Short exercise. Starting at the first of the entries below and stopping after the line that contains "5. the point at 582,24", write those lines out again, substituting "Arrange" for "Lay out" and changing nothing else.

Data for the task.
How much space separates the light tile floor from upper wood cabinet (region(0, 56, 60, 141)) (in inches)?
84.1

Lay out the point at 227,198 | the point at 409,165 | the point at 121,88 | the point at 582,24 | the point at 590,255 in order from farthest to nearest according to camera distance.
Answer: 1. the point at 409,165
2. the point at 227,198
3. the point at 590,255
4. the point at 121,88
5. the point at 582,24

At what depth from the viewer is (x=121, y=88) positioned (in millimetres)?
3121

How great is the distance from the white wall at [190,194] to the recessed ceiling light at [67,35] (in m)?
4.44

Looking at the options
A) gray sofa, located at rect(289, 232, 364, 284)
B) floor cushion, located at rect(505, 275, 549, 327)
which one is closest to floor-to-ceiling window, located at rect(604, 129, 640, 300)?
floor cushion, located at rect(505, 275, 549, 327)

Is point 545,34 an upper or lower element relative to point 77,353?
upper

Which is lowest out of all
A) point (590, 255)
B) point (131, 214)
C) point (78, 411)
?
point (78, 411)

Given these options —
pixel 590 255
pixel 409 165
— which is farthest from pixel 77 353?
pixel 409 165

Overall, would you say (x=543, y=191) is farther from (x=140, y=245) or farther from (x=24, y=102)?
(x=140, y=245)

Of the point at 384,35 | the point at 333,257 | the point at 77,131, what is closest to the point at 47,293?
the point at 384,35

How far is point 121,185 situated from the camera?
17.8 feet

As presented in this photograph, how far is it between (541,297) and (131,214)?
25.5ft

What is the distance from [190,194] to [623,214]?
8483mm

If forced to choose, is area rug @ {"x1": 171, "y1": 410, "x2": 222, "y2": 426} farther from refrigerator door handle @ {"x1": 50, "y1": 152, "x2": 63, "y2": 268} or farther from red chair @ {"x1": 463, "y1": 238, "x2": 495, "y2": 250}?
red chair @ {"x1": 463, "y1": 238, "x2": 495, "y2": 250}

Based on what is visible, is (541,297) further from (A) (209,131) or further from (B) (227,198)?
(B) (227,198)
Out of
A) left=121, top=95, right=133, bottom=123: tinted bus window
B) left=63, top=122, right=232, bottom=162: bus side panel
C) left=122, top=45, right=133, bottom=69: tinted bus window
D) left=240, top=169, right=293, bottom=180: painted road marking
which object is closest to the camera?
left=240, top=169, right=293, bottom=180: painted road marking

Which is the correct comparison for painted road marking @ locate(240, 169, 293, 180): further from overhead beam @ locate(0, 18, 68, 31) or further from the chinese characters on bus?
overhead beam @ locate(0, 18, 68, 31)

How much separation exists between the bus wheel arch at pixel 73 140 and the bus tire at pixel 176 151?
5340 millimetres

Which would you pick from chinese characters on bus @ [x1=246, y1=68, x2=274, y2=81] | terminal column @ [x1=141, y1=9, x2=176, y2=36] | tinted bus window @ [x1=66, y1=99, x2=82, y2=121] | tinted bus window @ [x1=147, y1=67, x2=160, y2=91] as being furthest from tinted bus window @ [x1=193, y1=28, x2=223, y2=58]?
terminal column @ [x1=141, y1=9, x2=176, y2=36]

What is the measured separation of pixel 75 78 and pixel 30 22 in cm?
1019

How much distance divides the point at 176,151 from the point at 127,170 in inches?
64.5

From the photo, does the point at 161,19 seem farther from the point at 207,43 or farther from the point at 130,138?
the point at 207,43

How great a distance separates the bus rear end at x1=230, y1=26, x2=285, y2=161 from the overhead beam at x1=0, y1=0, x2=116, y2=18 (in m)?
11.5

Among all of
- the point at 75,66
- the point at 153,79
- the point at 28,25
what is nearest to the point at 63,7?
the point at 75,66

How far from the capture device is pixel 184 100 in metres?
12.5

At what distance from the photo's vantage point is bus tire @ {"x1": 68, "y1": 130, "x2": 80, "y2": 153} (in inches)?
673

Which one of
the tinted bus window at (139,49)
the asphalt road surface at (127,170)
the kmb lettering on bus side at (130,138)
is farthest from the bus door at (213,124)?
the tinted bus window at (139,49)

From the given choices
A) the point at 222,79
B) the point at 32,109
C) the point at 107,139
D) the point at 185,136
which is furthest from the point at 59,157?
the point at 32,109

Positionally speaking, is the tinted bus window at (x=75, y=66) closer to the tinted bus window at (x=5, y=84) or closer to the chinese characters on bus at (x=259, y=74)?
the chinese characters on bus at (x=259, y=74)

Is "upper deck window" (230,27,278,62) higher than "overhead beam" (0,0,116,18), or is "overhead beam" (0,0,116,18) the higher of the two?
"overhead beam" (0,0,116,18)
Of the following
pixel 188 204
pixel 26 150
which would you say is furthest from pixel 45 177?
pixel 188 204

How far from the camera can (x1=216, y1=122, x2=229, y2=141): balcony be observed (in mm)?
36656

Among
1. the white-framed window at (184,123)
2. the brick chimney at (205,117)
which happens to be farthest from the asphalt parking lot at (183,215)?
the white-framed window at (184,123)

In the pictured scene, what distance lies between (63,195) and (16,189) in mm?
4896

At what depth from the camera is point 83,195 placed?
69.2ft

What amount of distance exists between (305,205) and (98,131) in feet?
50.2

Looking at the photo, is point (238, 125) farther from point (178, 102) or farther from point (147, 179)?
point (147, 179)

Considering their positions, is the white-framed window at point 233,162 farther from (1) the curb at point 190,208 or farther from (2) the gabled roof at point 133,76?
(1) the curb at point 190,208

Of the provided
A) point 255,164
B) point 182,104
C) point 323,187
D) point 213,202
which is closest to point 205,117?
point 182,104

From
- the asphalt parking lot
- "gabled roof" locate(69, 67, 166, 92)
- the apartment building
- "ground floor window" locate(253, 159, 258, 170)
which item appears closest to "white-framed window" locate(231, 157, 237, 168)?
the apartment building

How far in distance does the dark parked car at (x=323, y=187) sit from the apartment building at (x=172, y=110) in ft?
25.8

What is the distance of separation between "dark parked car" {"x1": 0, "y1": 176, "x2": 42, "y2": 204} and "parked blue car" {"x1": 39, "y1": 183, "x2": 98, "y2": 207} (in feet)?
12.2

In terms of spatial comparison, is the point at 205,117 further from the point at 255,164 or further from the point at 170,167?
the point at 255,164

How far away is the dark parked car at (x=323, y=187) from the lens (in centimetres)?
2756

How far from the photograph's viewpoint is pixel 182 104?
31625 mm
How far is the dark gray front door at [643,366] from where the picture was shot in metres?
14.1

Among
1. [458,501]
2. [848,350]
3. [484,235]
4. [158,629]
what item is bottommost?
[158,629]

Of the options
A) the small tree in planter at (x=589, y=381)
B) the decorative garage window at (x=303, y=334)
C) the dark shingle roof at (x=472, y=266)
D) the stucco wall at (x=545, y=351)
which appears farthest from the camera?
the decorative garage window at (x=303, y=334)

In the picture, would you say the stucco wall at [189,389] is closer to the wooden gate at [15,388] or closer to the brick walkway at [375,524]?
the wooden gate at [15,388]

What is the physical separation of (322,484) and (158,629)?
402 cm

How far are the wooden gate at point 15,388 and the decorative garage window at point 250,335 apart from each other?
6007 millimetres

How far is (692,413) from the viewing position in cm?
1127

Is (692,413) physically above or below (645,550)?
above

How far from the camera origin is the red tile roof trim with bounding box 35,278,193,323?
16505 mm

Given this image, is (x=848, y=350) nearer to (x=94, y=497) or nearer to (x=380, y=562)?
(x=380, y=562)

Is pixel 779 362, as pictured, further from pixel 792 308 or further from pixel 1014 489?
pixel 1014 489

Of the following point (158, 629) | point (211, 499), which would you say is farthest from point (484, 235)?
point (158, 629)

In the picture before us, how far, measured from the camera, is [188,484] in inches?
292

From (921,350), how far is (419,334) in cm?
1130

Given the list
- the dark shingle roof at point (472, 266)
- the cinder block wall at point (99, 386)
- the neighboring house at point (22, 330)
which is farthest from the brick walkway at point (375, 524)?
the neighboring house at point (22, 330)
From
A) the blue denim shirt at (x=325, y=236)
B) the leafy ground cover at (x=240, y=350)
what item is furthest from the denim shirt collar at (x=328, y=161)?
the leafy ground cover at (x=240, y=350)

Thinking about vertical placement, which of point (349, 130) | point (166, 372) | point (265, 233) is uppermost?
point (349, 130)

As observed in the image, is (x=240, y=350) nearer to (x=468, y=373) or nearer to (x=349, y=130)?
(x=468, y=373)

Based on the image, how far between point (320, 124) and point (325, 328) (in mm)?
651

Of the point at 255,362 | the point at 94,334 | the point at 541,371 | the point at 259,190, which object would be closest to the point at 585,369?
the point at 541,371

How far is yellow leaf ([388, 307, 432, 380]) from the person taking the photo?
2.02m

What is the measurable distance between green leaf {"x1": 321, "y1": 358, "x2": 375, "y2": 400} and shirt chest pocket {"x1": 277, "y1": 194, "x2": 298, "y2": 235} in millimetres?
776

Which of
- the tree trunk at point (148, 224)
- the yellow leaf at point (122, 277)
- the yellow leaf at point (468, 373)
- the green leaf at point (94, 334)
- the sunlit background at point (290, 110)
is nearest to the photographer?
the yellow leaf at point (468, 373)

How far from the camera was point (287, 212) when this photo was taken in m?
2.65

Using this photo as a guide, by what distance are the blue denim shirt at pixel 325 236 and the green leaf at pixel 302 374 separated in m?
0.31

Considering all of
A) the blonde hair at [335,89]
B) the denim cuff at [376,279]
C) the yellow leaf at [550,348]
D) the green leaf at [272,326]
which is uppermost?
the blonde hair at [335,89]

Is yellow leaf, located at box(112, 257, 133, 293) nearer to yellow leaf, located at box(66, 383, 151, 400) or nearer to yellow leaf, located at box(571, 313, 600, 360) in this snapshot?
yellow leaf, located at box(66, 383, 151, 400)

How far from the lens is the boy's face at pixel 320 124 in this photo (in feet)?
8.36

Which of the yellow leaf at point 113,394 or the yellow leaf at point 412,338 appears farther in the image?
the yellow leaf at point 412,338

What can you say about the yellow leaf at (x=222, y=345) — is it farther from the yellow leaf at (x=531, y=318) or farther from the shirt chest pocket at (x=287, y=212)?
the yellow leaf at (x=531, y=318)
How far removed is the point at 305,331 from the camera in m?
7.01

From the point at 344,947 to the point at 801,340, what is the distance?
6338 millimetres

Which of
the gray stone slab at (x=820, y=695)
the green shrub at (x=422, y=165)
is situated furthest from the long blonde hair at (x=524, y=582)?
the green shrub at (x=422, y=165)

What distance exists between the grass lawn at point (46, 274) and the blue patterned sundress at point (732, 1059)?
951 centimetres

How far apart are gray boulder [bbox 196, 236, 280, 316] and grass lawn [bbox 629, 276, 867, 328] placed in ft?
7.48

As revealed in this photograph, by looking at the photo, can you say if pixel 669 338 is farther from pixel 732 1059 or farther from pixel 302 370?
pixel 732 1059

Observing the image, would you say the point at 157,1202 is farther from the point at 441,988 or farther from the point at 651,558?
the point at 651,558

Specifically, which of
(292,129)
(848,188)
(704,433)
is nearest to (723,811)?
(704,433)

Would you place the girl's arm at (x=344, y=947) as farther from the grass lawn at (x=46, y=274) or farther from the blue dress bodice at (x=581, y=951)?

Answer for this exercise.
How much space separates the light tile floor from upper wood cabinet (region(0, 56, 60, 141)) (in inches)?
84.1

Arrange the point at 227,198 | the point at 409,165 | the point at 121,88 | the point at 582,24 | the point at 590,255 in order from farthest to nearest according to camera distance.
Answer: 1. the point at 409,165
2. the point at 227,198
3. the point at 590,255
4. the point at 121,88
5. the point at 582,24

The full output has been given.